Later in the day, perhaps, after being inundated with similar questions, a rebuttal came out from the company. But the rebuttal only succeeded in compounding the situation, because terrible and terrifying news began to circulate on the social media, in some cases, with pump price pictures, showing an “un-Islamic” increase in the price of petrol, at the fuelling stations. Baffled by the unexplained action, the Nigeria Labour Congress, NLC, was quick to issue a statement, signed by the NLC President, Joe Ajaero, saying the action of the federal government was a betrayal. “We are filled with a deep sense of betrayal as the federal government clandestinely increases the pump price of PMS. One of the reasons for accepting N70,000 as national minimum wage was the understanding that the pump price of PMS would not be increased even as we knew that N70,000 was not sufficient”-Ajaero.

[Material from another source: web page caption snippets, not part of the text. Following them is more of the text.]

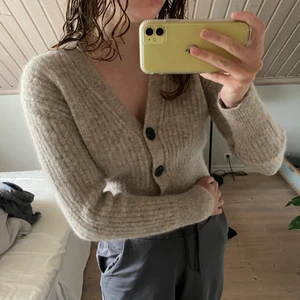 &OtherStories kofta - Superfin brunbeige kofta från &otherstories i ullmaterial. Den är i storlek S och säljer pga har blivit lite för liten för mig☺️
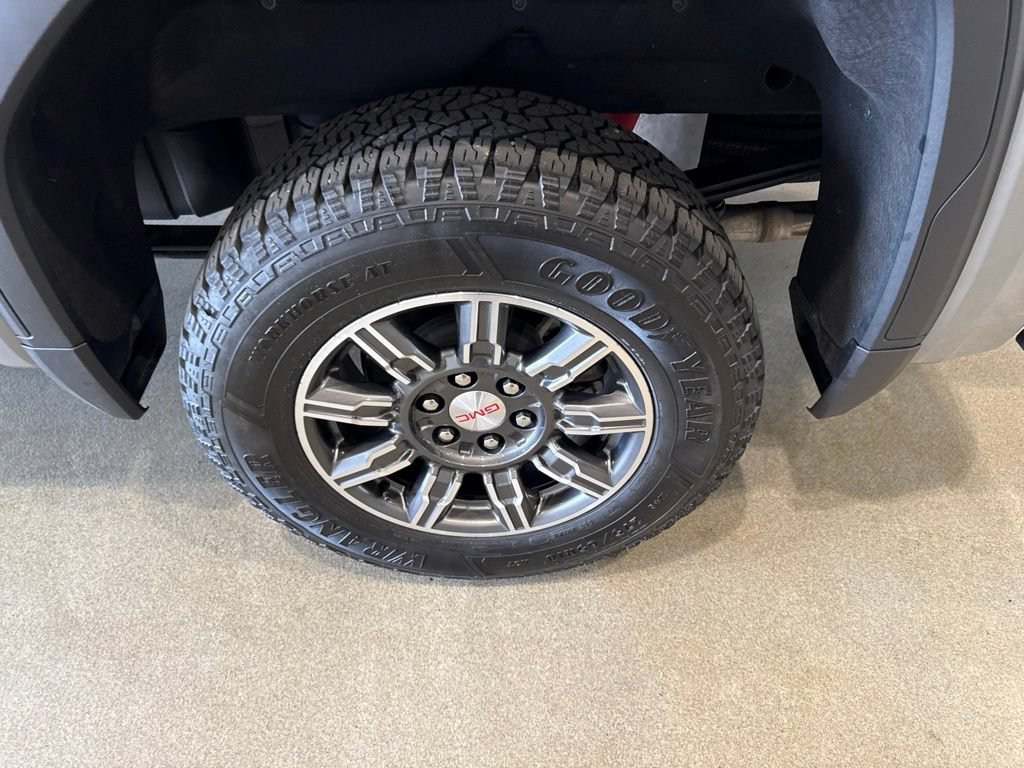 Used 2025 GMC Sierra 1500 AT4 w/ AT4 Premium Package AWD/4WD image 10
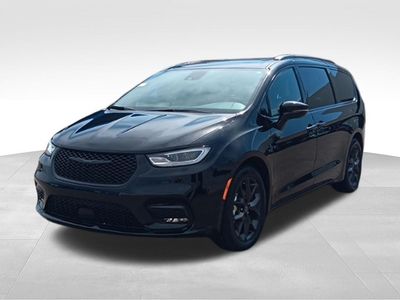 2025 Chrysler Pacifica — rear three-quarter view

The NLC said it would meet in earnest, to take a decision on the way forward. My fear was amplified when I came out on the streets, as everywhere was filled with people struggling to catch commercial vehicles. The roads were literally empty, because of the sudden surge in fuel price, and it’s evident scarcity. My heart was panting as I drove home, because the anger on the faces of people was signalling danger, real danger that reads like- Those of you with cars are the real enemies. But we are not. We are equally disturbed. The enemy is capitalism, which is an economic and political system in which a country’s trade and industry are controlled by private owners for profit. Capitalism says, the primary purpose of a business is to maximize profits for its owners or stakeholders while maintaining corporate social responsibility. Capitalism has no sympathy or human perspective for patriotism. It is simply a friend of profit, and has no regards to the feelings of the people, the consumer.

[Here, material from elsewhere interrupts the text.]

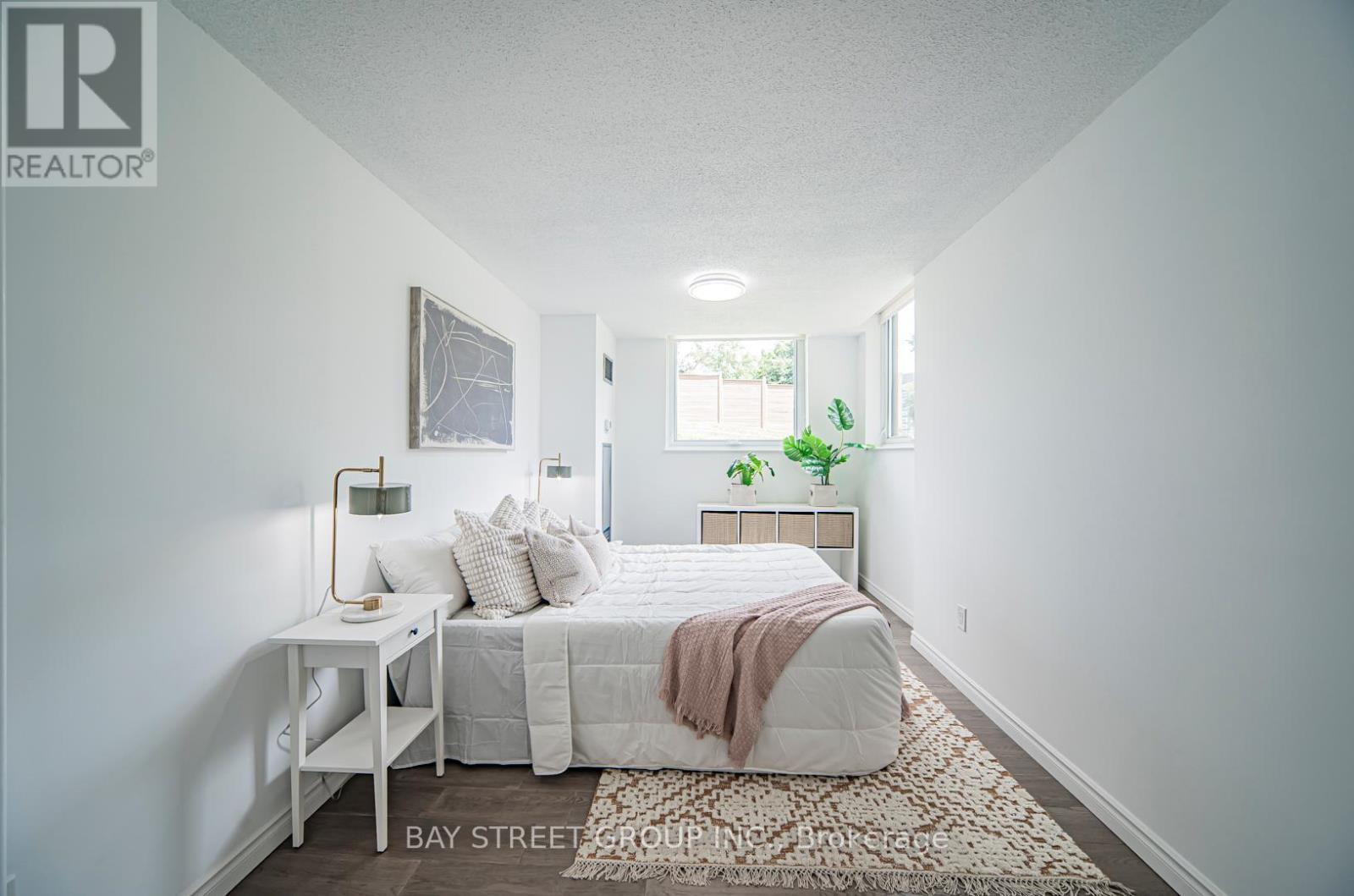 Photo 22 of 102 326 Major Mackenzie Drive E, Richmond Hill ON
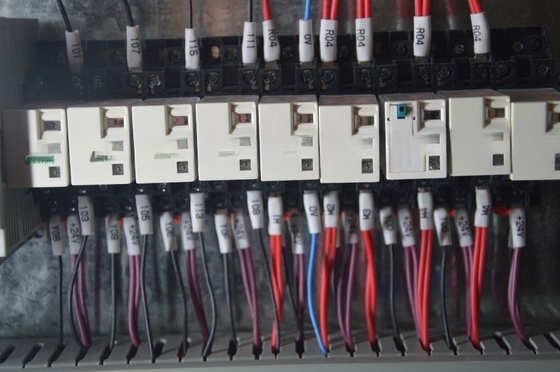 Embalagem de garrafas com máquina de rotulagem de mangas de garrafa totalmente automática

Driven by capitalism, and certainly the motive of profit, the Nigerian National Petroleum Company (NNPC) Limited, hitherto a state oil company, had it’s status changed in July 2022, from a limited liability company NNPC Limited, to the only entity licensed to operate in the country’s petroleum industry, for the purpose of making profit. Although it’s still a fully-owned government company, by the definition of transformation, it ought to be acting profitably. If it would make profit, it is expected to be acting differently by rendering the requisite service of a profit making venture. From its actions, and the comments coming from its operators, the ambition of the transformation is being achieved in the reverse. Which means, the goal of going for gold is a gimmick that has since gone.
And that brings me to the place of Alhaji Aliko Dangote, the promoter of the Dangote refinery, and I want to juxtapose his position to that of the famous Rockefeller, who founded the Standard Oil Company, which dominated the oil industry, and was the first great American business trust. Although Rockefeller later in life turned his attention to charity, he raised his oil business to near monopoly. Driven by the motive of profit, Rockefeller’s five oil companies dominated the oil business in the US and some parts of the world, merged with some companies to form the seven sisters, where they continued with their monopoly, until the arrival of OPEC, which came as a checkmate to their monopoly in 1973.

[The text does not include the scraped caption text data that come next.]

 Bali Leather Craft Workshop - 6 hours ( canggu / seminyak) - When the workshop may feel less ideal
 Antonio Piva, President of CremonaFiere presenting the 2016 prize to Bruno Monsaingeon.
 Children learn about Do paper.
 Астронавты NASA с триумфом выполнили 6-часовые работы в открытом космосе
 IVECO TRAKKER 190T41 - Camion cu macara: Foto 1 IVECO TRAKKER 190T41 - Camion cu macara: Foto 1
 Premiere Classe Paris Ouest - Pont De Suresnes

Is Dangote going to go that way? Well, everyone knows that the company is registered as a business venture and not an NGO. He has a goal. And I believe he has chosen to go for gold. If the state owned NNPC can not be that patriotic, by crashing the price of petrol, it would be naive to expect that particular patriotism from Dangote.
Yes, like the advert of Harrods, the British luxury department store, located in the highbrow Knightsbridge, petrol in Nigeria is now , “For more than money can buy”.